Embora muitas dessas alterações façam parte do processo natural de envelhecimento, elas não devem ser ignoradas. Algumas doenças oculares evoluem lentamente e podem comprometer a visão de forma permanente se não forem diagnosticadas e tratadas precocemente.

Catarata: uma das principais causas de perda visual

A catarata é uma das doenças mais frequentes nessa faixa etária. Ela ocorre quando o cristalino, lente natural do olho, perde sua transparência, fazendo com que a visão fique embaçada, com menor contraste e maior sensibilidade à luz.

O desenvolvimento costuma ser gradual, e muitas pessoas demoram a perceber a piora da visão. Felizmente, a catarata possui tratamento cirúrgico altamente eficaz, capaz de restaurar a qualidade visual e devolver mais independência ao paciente.

Glaucoma: a doença silenciosa da visão

O glaucoma merece atenção especial porque, na maioria das vezes, não apresenta sintomas nas fases iniciais. A doença provoca lesão progressiva do nervo óptico e pode reduzir o campo visual lentamente, sem que a pessoa perceba qualquer alteração.

Quando o paciente nota perda importante da visão, parte do dano já pode ser irreversível. Por isso, consultas periódicas ao oftalmologista, incluindo a medição da pressão ocular e avaliação do nervo óptico, são fundamentais para o diagnóstico precoce.

Degeneração macular relacionada à idade

A degeneração macular relacionada à idade (DMRI) afeta a mácula, região da retina responsável pela visão central e pelos detalhes das imagens. Pessoas com essa condição podem apresentar dificuldade para ler, reconhecer rostos e enxergar linhas retas, que passam a parecer tortas.

A idade é o principal fator de risco, mas tabagismo, hipertensão, obesidade e histórico familiar também aumentam a probabilidade de desenvolver a doença. O acompanhamento oftalmológico permite identificar alterações precocemente e iniciar o tratamento quando indicado.
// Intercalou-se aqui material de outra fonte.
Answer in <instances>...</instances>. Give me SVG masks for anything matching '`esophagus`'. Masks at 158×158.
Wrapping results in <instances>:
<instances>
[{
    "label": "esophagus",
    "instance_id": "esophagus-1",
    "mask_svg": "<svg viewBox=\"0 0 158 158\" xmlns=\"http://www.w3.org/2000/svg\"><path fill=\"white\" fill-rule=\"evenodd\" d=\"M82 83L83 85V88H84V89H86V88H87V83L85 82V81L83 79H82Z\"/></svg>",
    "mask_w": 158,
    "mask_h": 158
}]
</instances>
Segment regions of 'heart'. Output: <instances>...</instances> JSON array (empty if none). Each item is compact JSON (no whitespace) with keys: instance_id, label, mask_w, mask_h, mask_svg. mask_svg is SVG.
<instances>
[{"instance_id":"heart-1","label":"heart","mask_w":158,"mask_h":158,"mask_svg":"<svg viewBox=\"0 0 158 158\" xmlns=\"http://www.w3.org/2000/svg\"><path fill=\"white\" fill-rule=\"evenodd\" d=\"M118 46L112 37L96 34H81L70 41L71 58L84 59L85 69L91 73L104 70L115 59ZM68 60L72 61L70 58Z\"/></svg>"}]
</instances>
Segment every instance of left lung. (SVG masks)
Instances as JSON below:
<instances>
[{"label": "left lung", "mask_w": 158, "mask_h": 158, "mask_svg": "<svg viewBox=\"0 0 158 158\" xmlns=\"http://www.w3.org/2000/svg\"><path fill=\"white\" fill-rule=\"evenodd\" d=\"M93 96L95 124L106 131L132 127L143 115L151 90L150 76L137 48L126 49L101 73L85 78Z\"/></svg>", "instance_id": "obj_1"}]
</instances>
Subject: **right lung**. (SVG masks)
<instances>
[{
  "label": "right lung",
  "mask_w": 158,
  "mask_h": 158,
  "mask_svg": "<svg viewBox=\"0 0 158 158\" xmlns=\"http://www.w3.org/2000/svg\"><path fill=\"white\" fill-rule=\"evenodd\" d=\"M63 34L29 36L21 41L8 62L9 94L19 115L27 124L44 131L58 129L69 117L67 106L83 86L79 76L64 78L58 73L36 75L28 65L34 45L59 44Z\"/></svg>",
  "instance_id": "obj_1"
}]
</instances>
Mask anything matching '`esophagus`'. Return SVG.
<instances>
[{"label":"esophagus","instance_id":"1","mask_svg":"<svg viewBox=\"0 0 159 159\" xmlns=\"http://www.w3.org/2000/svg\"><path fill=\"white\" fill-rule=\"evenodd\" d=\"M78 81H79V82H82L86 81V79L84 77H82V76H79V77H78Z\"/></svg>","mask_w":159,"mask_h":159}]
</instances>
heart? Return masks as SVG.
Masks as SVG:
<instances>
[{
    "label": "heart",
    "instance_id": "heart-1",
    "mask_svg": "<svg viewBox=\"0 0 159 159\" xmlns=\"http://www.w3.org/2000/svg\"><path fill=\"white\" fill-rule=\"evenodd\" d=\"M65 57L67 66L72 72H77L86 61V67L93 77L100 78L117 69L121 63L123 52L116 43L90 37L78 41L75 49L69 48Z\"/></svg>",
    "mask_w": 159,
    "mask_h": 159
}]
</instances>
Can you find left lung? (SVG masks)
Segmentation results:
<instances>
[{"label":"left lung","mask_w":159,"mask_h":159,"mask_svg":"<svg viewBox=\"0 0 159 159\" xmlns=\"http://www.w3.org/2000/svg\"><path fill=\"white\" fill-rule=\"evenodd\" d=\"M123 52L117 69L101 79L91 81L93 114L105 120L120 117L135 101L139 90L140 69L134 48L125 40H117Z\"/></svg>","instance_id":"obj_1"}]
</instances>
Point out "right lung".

Olho seco também é mais frequente

Com o avanço da idade, a produção de lágrimas tende a diminuir, favorecendo o aparecimento da síndrome do olho seco. Isso pode causar sensação de areia nos olhos, ardência, vermelhidão, lacrimejamento reflexo e visão borrada ao longo do dia.

Embora muitas pessoas considerem esses sintomas normais do envelhecimento, eles podem comprometer bastante a qualidade de vida. Existem tratamentos específicos que ajudam a aliviar os sintomas e proteger a superfície ocular.

Como preservar a saúde dos olhos?

Nem todas as doenças oculares podem ser evitadas, mas alguns hábitos ajudam a reduzir os riscos e preservar a visão por mais tempo. Manter doenças como diabetes e hipertensão sob controle, não fumar, utilizar óculos com proteção contra radiação ultravioleta quando indicado, adotar uma alimentação rica em frutas, verduras e peixes e praticar atividade física regularmente são medidas importantes.

Entretanto, o cuidado mais importante continua sendo realizar consultas oftalmológicas periódicas, mesmo na ausência de sintomas. Muitas doenças que afetam a visão após os 60 anos evoluem de forma silenciosa, e o diagnóstico precoce aumenta significativamente as chances de preservar a saúde ocular e a qualidade de vida.